9月22日、下北沢にて、KARENの2ndアルバム『Sunday Girl in Silence』のレコ発ライブ。KARENのことを知ったのは、数年前に他のバンド(たぶんSmoosh)をお目当てに見に行ったときにたまたま対バンで出ていたからで、見るのはこれで3回目になるけど、ワンマンのライブは初めてだった。Queの小さなハコは本当に人でいっぱいになっていて、前から5列目あたりで見れた俺はラッキーだったとおもう。後ろのほうの人はぜんぜんバンドが見えなかったんじゃないだろうか。

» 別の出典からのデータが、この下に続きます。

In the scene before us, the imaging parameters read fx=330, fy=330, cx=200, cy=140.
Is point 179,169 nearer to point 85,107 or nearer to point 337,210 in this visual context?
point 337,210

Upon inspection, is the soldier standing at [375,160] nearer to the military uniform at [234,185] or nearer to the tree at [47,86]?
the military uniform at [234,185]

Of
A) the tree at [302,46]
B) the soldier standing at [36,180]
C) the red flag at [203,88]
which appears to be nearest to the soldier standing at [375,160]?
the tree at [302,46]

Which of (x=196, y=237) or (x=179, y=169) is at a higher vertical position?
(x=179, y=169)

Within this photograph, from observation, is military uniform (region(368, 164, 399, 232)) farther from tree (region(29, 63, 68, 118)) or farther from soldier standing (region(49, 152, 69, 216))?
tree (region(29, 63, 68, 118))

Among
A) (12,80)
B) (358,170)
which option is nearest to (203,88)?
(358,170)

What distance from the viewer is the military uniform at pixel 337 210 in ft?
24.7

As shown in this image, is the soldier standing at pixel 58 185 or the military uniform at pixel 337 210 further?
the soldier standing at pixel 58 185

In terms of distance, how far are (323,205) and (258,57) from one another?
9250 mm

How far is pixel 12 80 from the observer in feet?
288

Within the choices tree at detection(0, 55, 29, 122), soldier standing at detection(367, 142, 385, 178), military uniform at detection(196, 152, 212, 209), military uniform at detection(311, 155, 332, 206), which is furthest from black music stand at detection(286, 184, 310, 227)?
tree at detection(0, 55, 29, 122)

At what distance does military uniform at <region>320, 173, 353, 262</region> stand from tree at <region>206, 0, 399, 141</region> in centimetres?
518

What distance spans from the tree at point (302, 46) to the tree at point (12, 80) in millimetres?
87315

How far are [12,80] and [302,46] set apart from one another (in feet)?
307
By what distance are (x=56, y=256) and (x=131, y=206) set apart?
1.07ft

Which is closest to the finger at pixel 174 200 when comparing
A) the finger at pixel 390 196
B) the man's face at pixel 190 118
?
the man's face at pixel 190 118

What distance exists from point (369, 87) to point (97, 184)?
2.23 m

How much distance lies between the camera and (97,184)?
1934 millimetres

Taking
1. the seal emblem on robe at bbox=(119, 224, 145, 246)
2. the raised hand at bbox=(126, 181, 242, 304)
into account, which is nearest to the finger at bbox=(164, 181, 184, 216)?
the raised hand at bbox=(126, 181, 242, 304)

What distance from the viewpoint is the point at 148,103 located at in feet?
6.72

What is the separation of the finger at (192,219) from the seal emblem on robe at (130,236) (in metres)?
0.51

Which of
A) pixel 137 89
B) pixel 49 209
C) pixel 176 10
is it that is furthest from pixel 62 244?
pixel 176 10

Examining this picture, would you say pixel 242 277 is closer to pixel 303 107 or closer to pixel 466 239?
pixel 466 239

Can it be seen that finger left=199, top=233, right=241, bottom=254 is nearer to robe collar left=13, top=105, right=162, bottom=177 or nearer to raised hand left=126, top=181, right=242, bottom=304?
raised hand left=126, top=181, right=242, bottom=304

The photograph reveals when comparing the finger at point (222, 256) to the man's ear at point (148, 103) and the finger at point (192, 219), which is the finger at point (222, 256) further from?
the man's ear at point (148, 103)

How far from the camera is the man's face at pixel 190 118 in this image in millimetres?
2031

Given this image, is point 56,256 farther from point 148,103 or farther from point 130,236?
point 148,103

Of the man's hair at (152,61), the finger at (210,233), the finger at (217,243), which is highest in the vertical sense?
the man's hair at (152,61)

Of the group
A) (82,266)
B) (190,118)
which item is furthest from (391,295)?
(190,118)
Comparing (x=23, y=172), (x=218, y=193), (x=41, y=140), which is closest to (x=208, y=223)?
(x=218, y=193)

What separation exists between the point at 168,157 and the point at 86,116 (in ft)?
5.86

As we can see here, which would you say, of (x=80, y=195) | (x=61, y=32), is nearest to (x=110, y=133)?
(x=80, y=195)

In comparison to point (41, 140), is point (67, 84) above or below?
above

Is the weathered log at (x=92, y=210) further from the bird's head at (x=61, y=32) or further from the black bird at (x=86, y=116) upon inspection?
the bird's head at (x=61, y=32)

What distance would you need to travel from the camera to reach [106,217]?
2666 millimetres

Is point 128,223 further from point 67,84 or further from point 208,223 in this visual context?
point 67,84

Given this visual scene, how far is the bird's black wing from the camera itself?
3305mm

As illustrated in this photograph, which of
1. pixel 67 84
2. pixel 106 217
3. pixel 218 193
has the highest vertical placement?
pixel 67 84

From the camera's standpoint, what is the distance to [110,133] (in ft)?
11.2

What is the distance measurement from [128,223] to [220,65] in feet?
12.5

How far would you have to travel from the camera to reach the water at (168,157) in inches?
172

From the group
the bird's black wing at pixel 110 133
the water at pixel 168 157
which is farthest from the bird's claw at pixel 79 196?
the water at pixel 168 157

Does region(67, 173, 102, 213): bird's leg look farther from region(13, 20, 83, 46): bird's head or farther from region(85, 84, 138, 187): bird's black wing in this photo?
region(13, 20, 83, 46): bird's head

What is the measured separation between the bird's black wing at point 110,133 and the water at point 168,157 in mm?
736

このバンドはリズム隊がもうとにかく抜群にうまくて、そのグルーヴにアチコのあったかいハイトーンボーカルが自由に乗っている感じが最高だ、って常々おもっているのだけど、今回もそういうところが素晴らしかった。伸び伸びとしていて、でも緻密で、荒々しい。とくにベースがいい。…というか、いまおもい出してみるに、俺はベースの中俣ばっかり見ていた気がする。クリーンかつヘビーな、あんなベースが弾けるようになりたいよー、とかずっとおもいながら。

ART-SCHOOLの木下と戸高のギターは、まあテクニックで惹きつけるようなタイプではないし、正直他のメンバーがうますぎるせいもあってそんなに目立たないんだけど、どの曲にも独特な浮遊感、きらきら感があるのはやっぱりよかった。とはいえ、アートでやっているようなひりひりした部分をもっと出してもいいのに…とはおもわないでもなかった。あと、木下のコーラスはアチコの歌声にすごく合っているので、コーラス入りの曲をもっと聴いてみたいな、なんてかんがえたり。

始めのうち、音量のバランスがちょっと微妙で気になったけど(ギターが弱すぎる気がした)、全体的に安定感のある、とてもたのしいライブだった。アチコの歌声がぐんぐん伸びていくのが素敵だし、聴いていて気持ちいい音ばっかりなんだよまじで。俺的ハイライトは後半の3曲、”サーチライトガール”→”CAGE”→”Flapper”って流れの辺り。ノイジーでサイケデリックな音の渦が快感中枢を刺激しまくってくるものだから、高揚感が半端ない。とくに変拍子多用・おかず満載のドラムが最高で、うっとりしてしまうくらいだった。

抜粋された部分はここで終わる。